The day began with creamy apple cinnamon oatmeal for breakfast, gourmet for Mom’s birthday.  She turned 82 today.  The extended family in Utah gathered for a celebratory dinner.  Cards and gifts piled up on her lap.  “I think about you every day as I go about my day.”  Later came chocolate mousse birthday cake, and candles to blow out.  “I love you with all of my heart.”  So many thanked her for their happy memories: camping trips in the mountains; picking blackberries and wild asparagus; surgically pressing the “record” button on a cassette tape player to sensor the song’s profanity; playing badminton in the back yard; watching for bats at twilight; playing owl calls so the owls would come; teaching us to read; directing the church choir in which we all sang; teaching us the family songs.  “I really like Grandma’s hugs.”  She raised six children and suffered with us and cried and laughed with us.  She served dinner promptly at 6:00 every evening, and drove us to our music lessons and sports practices.  She called a soprano “Yoo-Hoo!!!” when it was time for us to come home.  Her favorite flower is the yellow rose.  “My love always.”

Mom and Dad with me and three sisters on her 82nd birthday.

Courage at Twilight: Late into the Night

I awoke at 6:30 a.m. to get ready for work.  Noticing the glow from the living room lights, I looked over the railing and saw Dad still in his recliner, covered with a crocheted afghan, still reading his book.  “Hi Dad,” I whispered down to him.  “Are you going to go to bed soon and get some rest?”  He looked at the clock, looked up at me, and nodded a sleepy smile.  To be up all night was unusual.  It must have been a compelling book.  Often, I will awake at 2 or 3 a.m., needing to use the restroom, and Dad will be reading, or sometimes sleeping with the open book on his lap.  As much as he loves reading late into the night, the later he reads the less he sleeps and the worse he feels.  An all-nighter can ruin his energy for all of the next day.  One day when he seemed to feel particularly sick and weary, I asked him, “How do you feel today, Dad?”  “I feel awful,” he said.  “I was bad last night and read until 3:30 before I went upstairs to bed.  Now I’m paying the price.”  I remonstrated with him for associating the word “bad” with an activity he loves, which keeps his mind sharp, which enriches his life.  “There’s nothing bad about it,” I reassured him, adding that the later he read, the more he would need to rest, perhaps.  “What do you think about going to bed before midnight tonight?” I suggested.  “I just can’t do it,” he craved.  “I have to read, or my day will not be complete, and I won’t be able to sleep.”  Read on, Dad.
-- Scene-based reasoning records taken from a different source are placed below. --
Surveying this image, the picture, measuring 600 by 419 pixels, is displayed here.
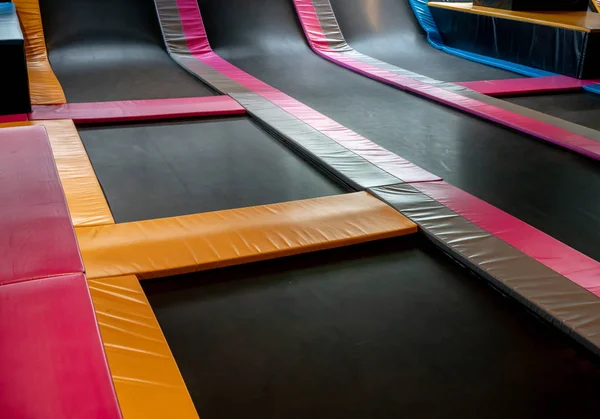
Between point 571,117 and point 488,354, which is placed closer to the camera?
point 488,354

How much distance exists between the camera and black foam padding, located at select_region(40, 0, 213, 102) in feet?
15.0

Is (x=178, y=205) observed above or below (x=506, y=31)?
below

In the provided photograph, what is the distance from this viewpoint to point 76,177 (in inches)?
111

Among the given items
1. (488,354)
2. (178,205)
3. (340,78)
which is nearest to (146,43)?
(340,78)

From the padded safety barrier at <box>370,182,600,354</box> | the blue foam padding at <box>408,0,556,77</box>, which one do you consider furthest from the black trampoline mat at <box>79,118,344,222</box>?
the blue foam padding at <box>408,0,556,77</box>

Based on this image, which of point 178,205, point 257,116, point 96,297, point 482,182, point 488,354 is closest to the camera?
point 488,354

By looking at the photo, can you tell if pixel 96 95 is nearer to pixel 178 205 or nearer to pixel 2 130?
pixel 2 130

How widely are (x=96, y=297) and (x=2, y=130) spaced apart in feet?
3.83

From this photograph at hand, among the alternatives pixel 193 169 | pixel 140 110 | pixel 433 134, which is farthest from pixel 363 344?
pixel 140 110

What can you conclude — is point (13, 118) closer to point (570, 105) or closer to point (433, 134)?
point (433, 134)

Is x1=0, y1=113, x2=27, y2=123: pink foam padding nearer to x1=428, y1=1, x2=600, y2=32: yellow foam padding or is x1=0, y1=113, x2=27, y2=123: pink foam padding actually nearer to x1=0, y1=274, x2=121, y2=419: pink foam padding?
x1=0, y1=274, x2=121, y2=419: pink foam padding

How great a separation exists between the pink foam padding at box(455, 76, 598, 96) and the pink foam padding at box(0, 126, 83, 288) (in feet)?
10.9

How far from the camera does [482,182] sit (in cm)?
291

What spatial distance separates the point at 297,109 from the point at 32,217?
95.7 inches
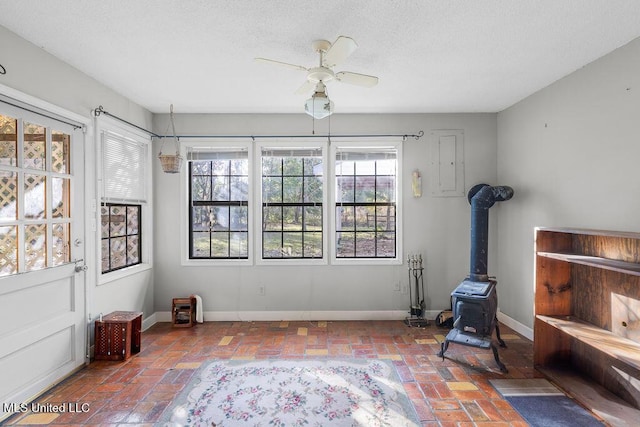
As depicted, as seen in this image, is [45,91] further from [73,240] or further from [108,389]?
[108,389]

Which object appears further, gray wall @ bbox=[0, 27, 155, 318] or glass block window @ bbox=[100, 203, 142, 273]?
glass block window @ bbox=[100, 203, 142, 273]

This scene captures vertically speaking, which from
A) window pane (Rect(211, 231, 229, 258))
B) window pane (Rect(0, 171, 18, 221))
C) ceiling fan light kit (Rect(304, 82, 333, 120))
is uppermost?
ceiling fan light kit (Rect(304, 82, 333, 120))

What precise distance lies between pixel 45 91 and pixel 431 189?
4017 millimetres

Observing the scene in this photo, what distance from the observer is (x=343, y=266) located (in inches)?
165

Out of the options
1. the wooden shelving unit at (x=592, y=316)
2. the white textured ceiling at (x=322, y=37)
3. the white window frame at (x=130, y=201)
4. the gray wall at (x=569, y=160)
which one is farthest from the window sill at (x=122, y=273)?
the gray wall at (x=569, y=160)

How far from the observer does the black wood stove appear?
304cm

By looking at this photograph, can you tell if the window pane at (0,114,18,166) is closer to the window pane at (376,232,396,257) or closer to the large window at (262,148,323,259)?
the large window at (262,148,323,259)

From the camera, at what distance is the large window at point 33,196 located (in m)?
2.29

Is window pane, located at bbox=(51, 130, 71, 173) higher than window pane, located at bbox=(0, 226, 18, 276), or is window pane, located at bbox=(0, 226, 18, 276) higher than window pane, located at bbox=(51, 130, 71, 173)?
window pane, located at bbox=(51, 130, 71, 173)

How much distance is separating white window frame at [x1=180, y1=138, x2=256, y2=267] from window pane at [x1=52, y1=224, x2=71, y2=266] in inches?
54.7

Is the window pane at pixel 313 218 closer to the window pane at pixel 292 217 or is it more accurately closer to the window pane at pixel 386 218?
the window pane at pixel 292 217

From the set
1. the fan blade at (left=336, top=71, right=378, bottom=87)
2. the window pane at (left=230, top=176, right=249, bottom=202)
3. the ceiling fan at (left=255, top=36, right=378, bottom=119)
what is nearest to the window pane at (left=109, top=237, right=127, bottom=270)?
the window pane at (left=230, top=176, right=249, bottom=202)

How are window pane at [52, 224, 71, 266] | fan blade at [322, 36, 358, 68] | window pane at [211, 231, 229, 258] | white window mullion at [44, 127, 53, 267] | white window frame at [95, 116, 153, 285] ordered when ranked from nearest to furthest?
fan blade at [322, 36, 358, 68]
white window mullion at [44, 127, 53, 267]
window pane at [52, 224, 71, 266]
white window frame at [95, 116, 153, 285]
window pane at [211, 231, 229, 258]

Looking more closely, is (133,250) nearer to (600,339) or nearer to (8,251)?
(8,251)
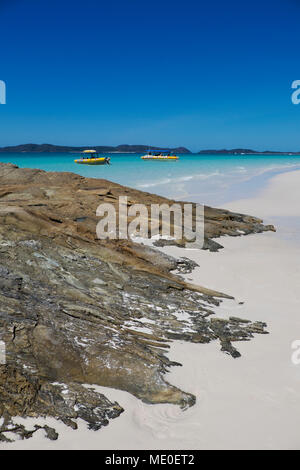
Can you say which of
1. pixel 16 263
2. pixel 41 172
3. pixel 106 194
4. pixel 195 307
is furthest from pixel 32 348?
pixel 41 172

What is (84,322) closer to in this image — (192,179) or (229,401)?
(229,401)

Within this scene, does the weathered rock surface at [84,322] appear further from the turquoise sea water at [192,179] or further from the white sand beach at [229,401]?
the turquoise sea water at [192,179]

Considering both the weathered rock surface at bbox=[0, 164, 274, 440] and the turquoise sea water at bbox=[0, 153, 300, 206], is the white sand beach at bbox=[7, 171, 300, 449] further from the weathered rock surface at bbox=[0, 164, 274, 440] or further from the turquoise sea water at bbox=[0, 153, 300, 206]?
the turquoise sea water at bbox=[0, 153, 300, 206]

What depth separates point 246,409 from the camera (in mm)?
5148

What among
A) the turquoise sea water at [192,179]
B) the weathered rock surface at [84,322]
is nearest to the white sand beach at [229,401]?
the weathered rock surface at [84,322]

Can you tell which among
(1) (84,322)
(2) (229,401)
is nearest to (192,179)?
(1) (84,322)

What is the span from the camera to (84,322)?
6137mm

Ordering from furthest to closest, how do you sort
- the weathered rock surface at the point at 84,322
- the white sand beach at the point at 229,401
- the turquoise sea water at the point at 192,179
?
the turquoise sea water at the point at 192,179 < the weathered rock surface at the point at 84,322 < the white sand beach at the point at 229,401

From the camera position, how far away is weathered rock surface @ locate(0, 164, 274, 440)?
483 centimetres

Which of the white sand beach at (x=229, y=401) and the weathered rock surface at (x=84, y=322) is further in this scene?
the weathered rock surface at (x=84, y=322)

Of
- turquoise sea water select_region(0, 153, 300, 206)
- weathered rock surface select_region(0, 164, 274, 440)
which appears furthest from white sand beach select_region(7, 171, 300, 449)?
turquoise sea water select_region(0, 153, 300, 206)

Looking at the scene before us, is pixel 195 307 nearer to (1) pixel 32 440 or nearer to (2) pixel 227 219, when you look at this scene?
(1) pixel 32 440

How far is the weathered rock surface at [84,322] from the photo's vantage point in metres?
4.83

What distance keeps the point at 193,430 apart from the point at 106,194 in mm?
14011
Courage at Twilight: Veterans Day

Dad, seated, second from right.

Looking out the window of my home office on Veterans Day 2021, with the American flag waving, I pondered on Dad’s life and military service.  Like many Americans, my ancestors served their country in the major conflicts from the Revolutionary War to World War II.  Dad enlisted and served an eight-year obligation between 1953 and 1962.   His Utah Air National Guard unit was the 130th AC&W Flight Squadron.  His Utah Army National Guard unit was the 142nd Military Intelligence Linguist Company, at Fort Douglas, where he was trained as an Interrogator.  He earned an Army Certificate of Training in 1961 for completing a course in Romanian at the U.S. Army Language School at the Presidio, in Monterey, California.  During a hiatus between his Air Force and Army service, he served a volunteer proselyting mission for the Church of Jesus Christ of Latter-day Saints in Brazil, where he learned Portuguese.  His marriage to Mom came in 1962, along with his honorable discharge from the Army, and his law school graduations came in 1963 (University of Utah), 1964 (New York University), and 1965 (University of São Paulo).  I came along in 1964, perched upon this legacy of intelligence, service, labor, and dedication.  I am so grateful for that legacy, which has provided the foundation for every opportunity of my life.  I hope I am worthy of that legacy.  I hope I have conveyed virtues and values to my own seven children.  My daughter Erin now serves as an officer in the U.S. Army, and I am very proud of her intelligence, service, labor, and dedication to the United States of America.